Он остановился около Онисима, заложил руку за борт сюртука.
— Ты когда вернешься на Яну?
— Я буду жить здесь. Здесь добычливее охота, жирнее налим.
— Какая жалость! С кем же я пошлю письмо Санникову?
— Передай его любому охотнику. От охотника до охотника, от рыбака к рыбаку оно попадет в руки моего друга.
— Спасибо за добрый совет. Где же ты будешь жить, Онисим?
— Пока нигде.
— Поживи у меня до весны. Места не унесешь.
— Окси! Поживу у тебя до месяца отдыха.
— Живи, живи до мая! В начале комариного месяца я уеду отсюда.
Степан и Онисим вышли. Черский присел к столу и начал письмо охотнику Санникову.
«Милостивый государь
Михаил Михайлович!
На Колыму проник слух, будто бы Вам посчастливилось открыть где-то по р.
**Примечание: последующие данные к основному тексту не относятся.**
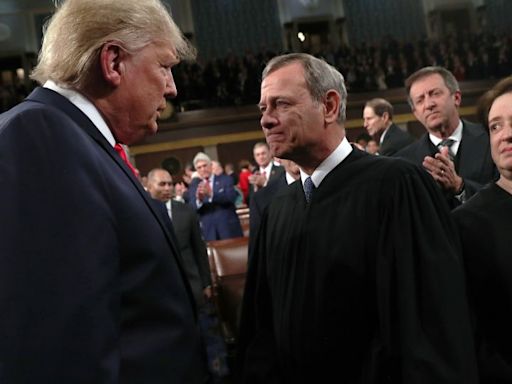 John Roberts embraces Donald Trump’s view of the presidency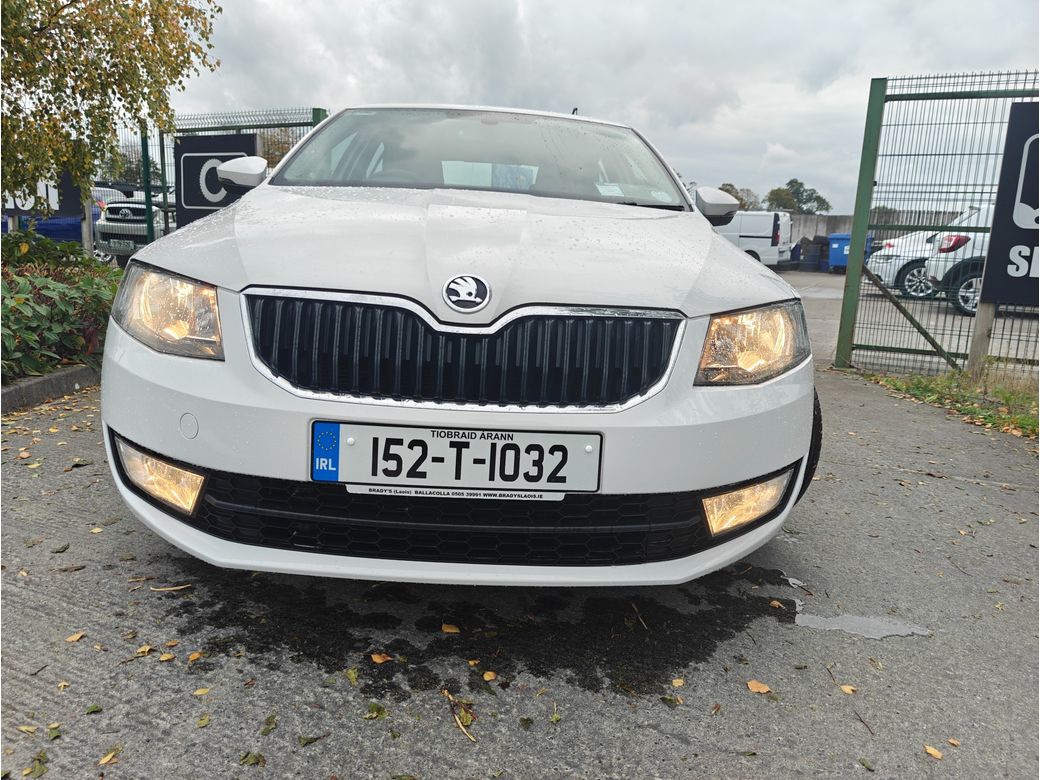 2015 Skoda Octavia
Яне хорошо сохранившийся труп мамонта.
Быть может, Вам уже известно, что в настоящее время ученая экспедиция Императорской Академии наук, состоявшая под моим начальством, находится в Верхне-Колымске…
Так как одна из главнейших целей экспедиции заключается в геологическом изучении почвы, в которой встречаются остатки мамонтов и других ископаемых животных, то понятно, что приобретение более или менее хорошо сохранившегося трупа мамонта (или другого какого-либо животного того времени) имело бы громадное значение для науки, в особенности, что такое желание выражено было самим государем императором, всемилостивейше даровавшим средства на снаряжение этой экспедиции»…
Черский передохнул от длинного своего абзаца.
«Вот когда ложь важнее правды! Государь император знает о моей экспедиции не больше, чем о мамонте. И интересуется государь император наукой, как я извлечением солнечного света из соленых огурцов».
«Поэтому, если слух о находке мамонта не принадлежит к числу возможных выдумок, покорнейше прошу Вас, м. г., уведомить меня письменно в виде ответов на нижеследующие вопросы…»
Со свойственной ему обстоятельностью, с любовью к точным и непреложным фактам он спрашивал неизвестного охотника: где найден мамонт? Целый ли труп, или только его части? Есть ли при нем бивни? Покрыт ли он кожею? Сохранилась ли шерсть? Заметно ли мясо около костей или жир под кожею? Сохранились ли внутренности? Есть ли мясистый хобот и уши? Сохранился ли хвост, и покрыт ли он шерстью, и какой длины волосы на кончике хвоста?